On Mon, May 25, 2015 at 08:31:29AM +0200, Jens Gustedt wrote:
> Am Sonntag, den 24.05.2015, 20:36 -0400 schrieb Rich Felker:
> > There's a simple alternative I just came up with though: have
> > dlstart.c compute the number of REL entries that need their addends
> > saved and allocate a VLA on its stack for stages 2 and 3 to use. While
> > the number of addends could be significant, it's many orders of
> > magnitude smaller than the smallest practical stack sizes we could
> > actually run with, so it's perfectly safe to put it on the stack.
> > 
> > Here're the basic changes I'd like to make to dlstart.c to implement
> > this:
> > 
> > 1. Remove processing of DT_JMPREL REL/RELA table. All entries in this
> >    table are necessarily JMP_SLOT type, and thus symbolic, so there's
> >    nothing stage 1 can do with them anyway. Also, being JMP_SLOT type,
> >    they have implicit addends of zero if they're REL-type, so there's
> >    no need to save addends.
> > 
> > 2. Remove the loop in dlstart.c that works like a fake function call 3
> >    times to process DT_JMPREL, DT_REL, and DT_RELA. Instead we just
> >    need 2 iterations, and now the stride is constant in each, so they
> >    should simplify down a lot more inline.
> > 
> > 3. During the loop that processes DT_REL, count the number of
> >    non-relative relocations (ones we skip at this stage), then make a
> >    VLA this size and pass its address to __dls2 as a second argument.
> > 
> > 4. Have the do_relocs in stage 2 save addends in this provided array
> >    before overwriting them, and save its address for use by stage 3.
> > 
> > 5. Have the do_relocs in stage 3 (for ldso/libc only) pull addends
> >    from this array instead of of from inline.
> > 
> > Steps 1 and 2 are purely code removal/simplification and should be
> > done regardless of whether we move forward on the above program, I
> > think. Steps 3-5 add some complexity but hardly any code, just a few
> > lines here and there.
> > 
> > Comments?
> 
> I like it.
> 
> The thing that is a bit critical here, is the VLA. Not because it is a
> VLA as such, but because it is a dynamic allocation on the stack. We
> already have a similar strategy in pthread_create for TLS. The
> difference is that there we have
> 
>  - a sanity check
>  - an alternative strategy if the sanity check fails
> 
> Would there be a possibility to have both here, too?

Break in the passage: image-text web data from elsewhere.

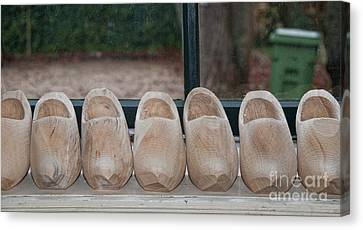Rows Of Wooden Shoes Canvas Print by Carol Ailles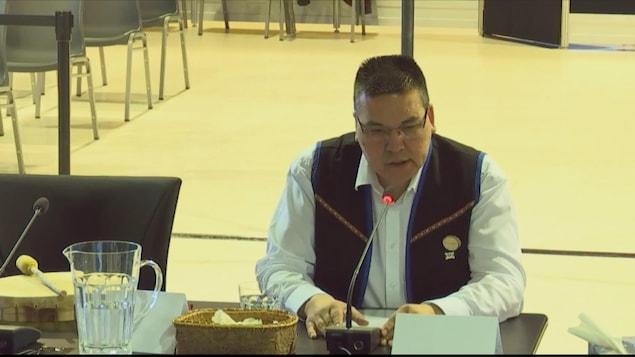 Le chef de Uashat-Maliotenam, Mike McKenzie, attablé devant un micro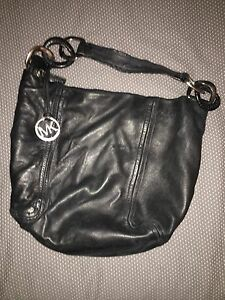 Black Leather purse by Micheal Kors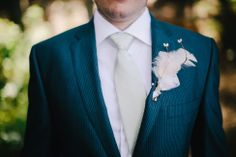 Feather boutonniere | Free-Spirited Cle Elum Ranch Wedding With Vintage Detailing | Photograph by Ryan Flynn Photography  http://storyboardwedding.com/free-spirited-cle-elum-ranch-wedding-vintage/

I'm not sure what you're referring to in pthread_create. It has no
VLA. Maybe you mean the choice of whether to put TLS in a
caller-provided thread stack, but I don't think that's an analogous
situaton. In that one, the provided stack size is known and TLS is
arbitrarily large (under the control of the app and loaded libs). Here
(dlstart), the stack size is not known and the size of the addend
table is not specifically known, but it's fixed at ld-time for libc.so
and the same for every run, and it's orders of magnitude smaller than
any usable stack (e.g. 14 entries on i386).

There are two potential failure modes here:

1. We run out of stack because RLIMIT_STACK is insanely small. In that
   case we'll quickly crash somewhere else. If there's a risk of
   getting off the stack into other memory, that risk would already
   exist in other places.

2. We run out of stack because the REL table is HUGE. This is a static
   condition for the libc.so ELF file and would not change from run to
   run. If something went wrong in the build process to cause this, it
   needs to be fixed.

So I'm skeptical of the need for a fallback.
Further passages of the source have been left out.